Melalui unit usaha BUMDesa Tuntang Sejahtera, komoditas buah melon berkualitas tinggi berhasil dipanen secara reguler dan dipasarkan guna memenuhi kebutuhan buah warga lokal, begitupun dengan sektor budidaya lele yang terus memanen keuntungan segar.
Siap Tempur Masuk Pasar Ekspor ke 59 Negara Mitra
Langkah taktis yang dijalankan Desa Tuntang melalui program desa tematik ini merupakan bagian integral dari 12 rencana aksi strategis Kemendes PDT. Tidak main-main, ke depan produk-produk unggulan desa ini juga diproyeksikan untuk menembus pasar ekspor internasional guna melipatgandakan nilai jual dan memperluas jangkauan pasar.
Mendes Yandri membeberkan bahwa kementeriannya kini tengah gencar melakukan kolaborasi lintas kementerian/lembaga (K/L) serta pemangku kepentingan (stakeholder) domestik maupun global untuk memetakan desa-desa potensial ekspor.
“Permintaan jahe, kopi, pisang, kentang, bawang merah itu banyak sekali. Nanti tinggal kita petakan mana yang menjadi desa-desa ekspor.
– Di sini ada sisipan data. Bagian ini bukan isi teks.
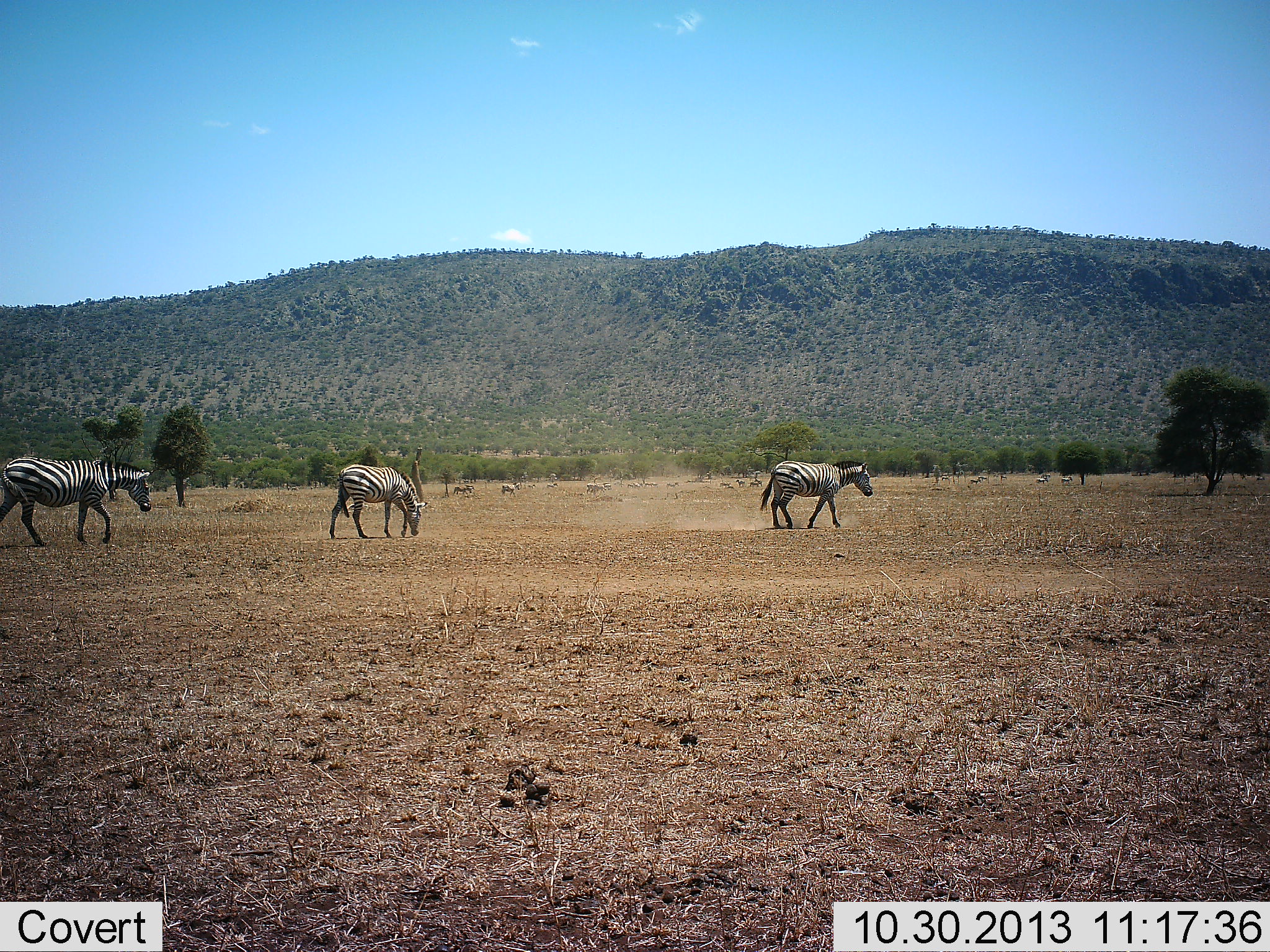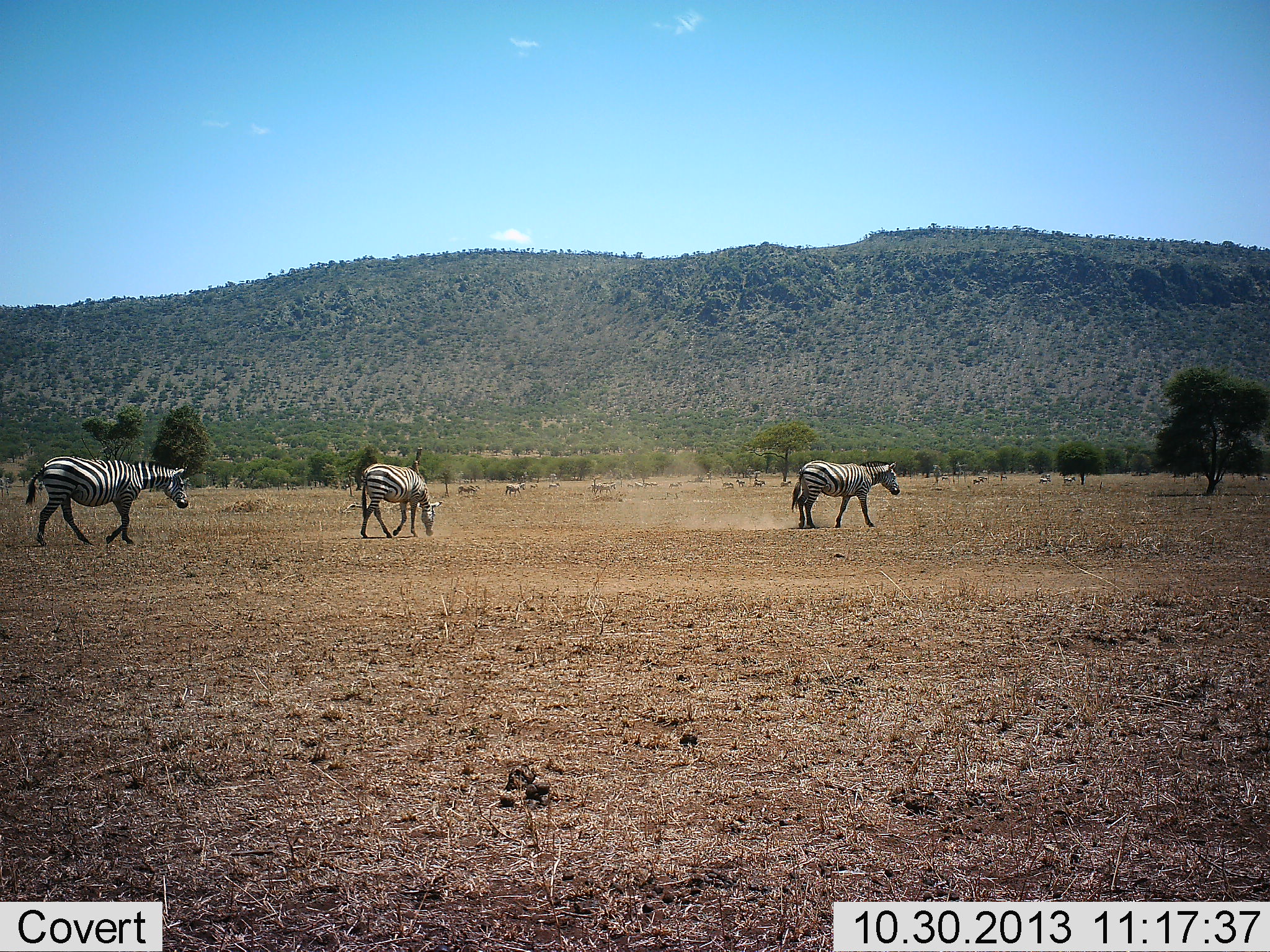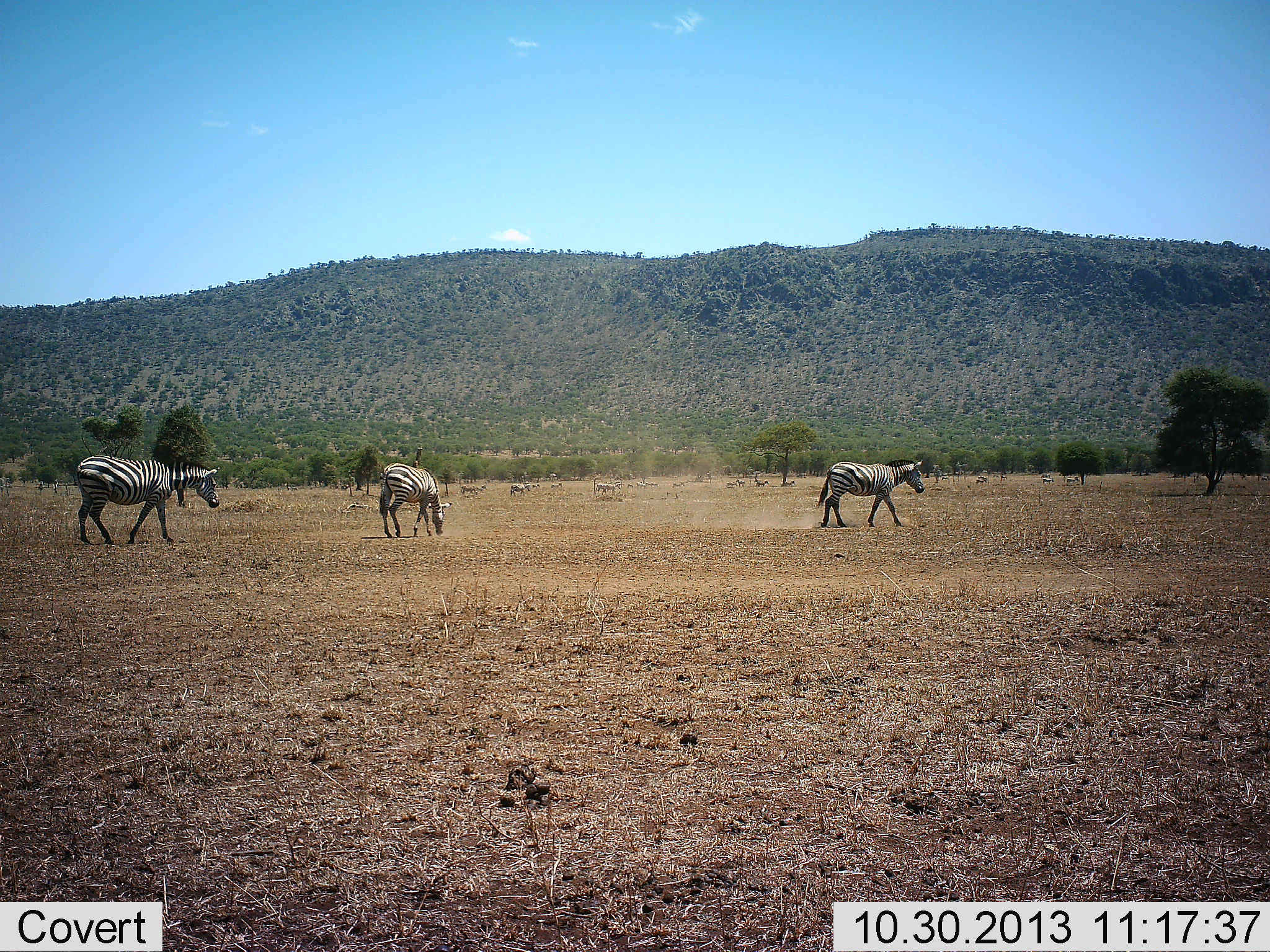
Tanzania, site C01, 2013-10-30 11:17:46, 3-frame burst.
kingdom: Animalia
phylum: Chordata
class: Mammalia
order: Perissodactyla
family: Equidae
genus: Equus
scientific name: Equus quagga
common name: plains zebra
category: zebra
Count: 3.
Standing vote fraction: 0%.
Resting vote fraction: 0%.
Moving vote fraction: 100%.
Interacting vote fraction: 0%.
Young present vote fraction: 0%.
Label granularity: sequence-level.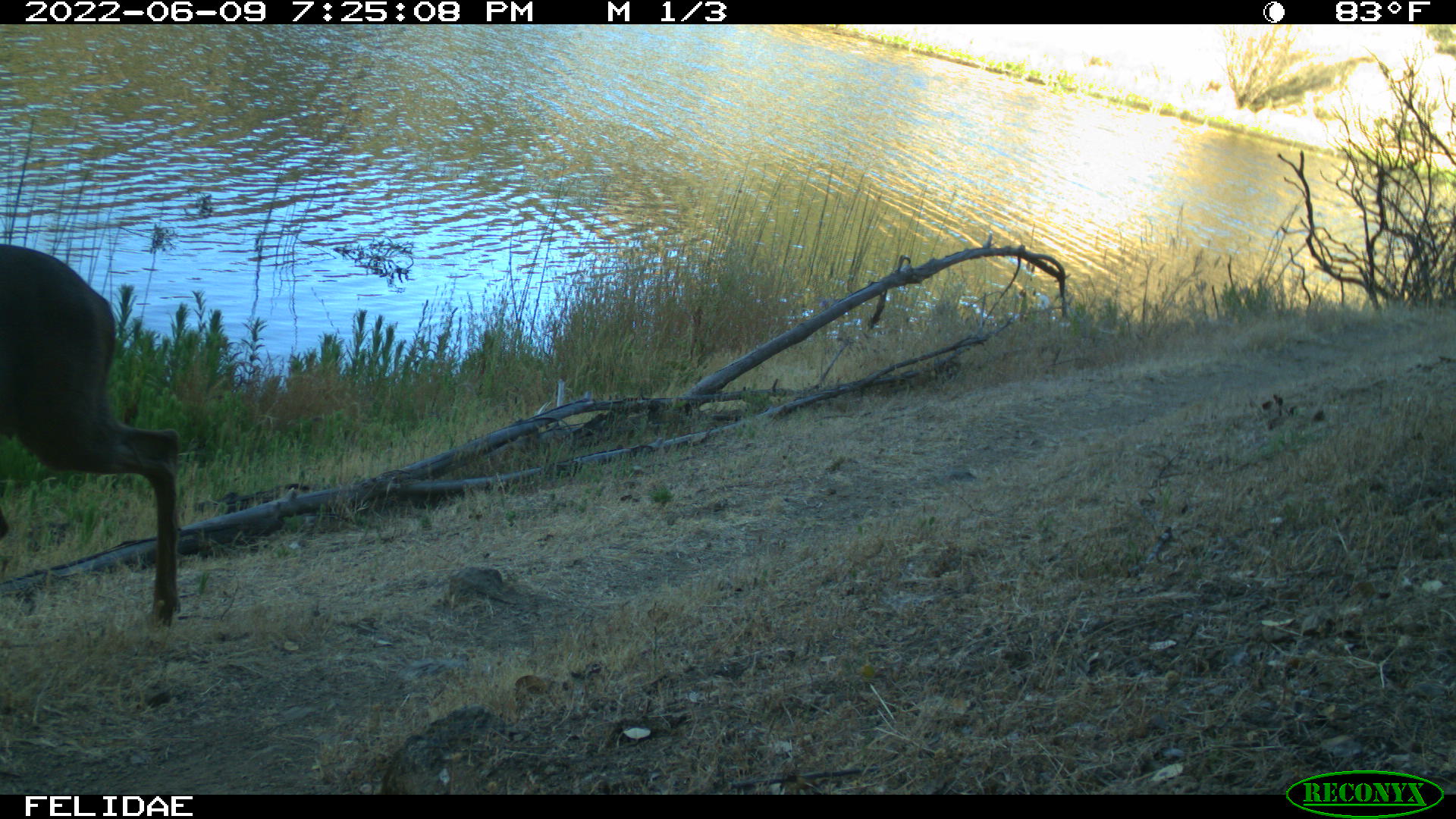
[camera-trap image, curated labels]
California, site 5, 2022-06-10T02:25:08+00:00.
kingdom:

Sebab, saat ini ada 59 negara yang sudah siap membeli produk-produk desa dari Indonesia,” jelas Mendes Yandri optimistis.
Koperasi Desa Merah Putih Siap Amankan Pasokan Bahan Pokok
Selain sukses di sektor agribisnis dan peternakan yang memanfaatkan alokasi 20 persen dana desa untuk ketahanan pangan, Desa Tuntang juga memperkuat lini ekonomi mikro dengan meresmikan gedung kantor Koperasi Desa Merah Putih.
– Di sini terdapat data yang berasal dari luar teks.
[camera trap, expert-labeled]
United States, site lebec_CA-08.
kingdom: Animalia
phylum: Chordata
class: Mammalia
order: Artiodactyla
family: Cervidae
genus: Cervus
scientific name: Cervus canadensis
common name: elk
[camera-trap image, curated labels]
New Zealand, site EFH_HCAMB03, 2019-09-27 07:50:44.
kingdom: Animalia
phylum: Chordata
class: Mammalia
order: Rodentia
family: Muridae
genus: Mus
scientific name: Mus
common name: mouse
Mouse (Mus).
Koperasi ini juga diproyeksikan menjadi pusat penyedia bahan-bahan pokok berkualitas dengan harga terjangkau untuk memenuhi kebutuhan harian masyarakat sekitar. Mendes Yandri yang didampingi oleh Dirjen Pengembangan Ekonomi dan Investasi (PEI), Tabrani, menyempatkan diri meninjau langsung stan UMKM setempat yang terus tumbuh subur tanpa terancam oleh kehadiran koperasi desa tersebut.
Mendes Yandri optimistis bahwa jika seluruh kepala desa, perangkat, dan warga bergerak selaras dalam memberikan nilai tambah pada potensi lokal mereka, target mewujudkan desa maju menuju kemandirian ekonomi nasional akan lebih cepat terealisasi.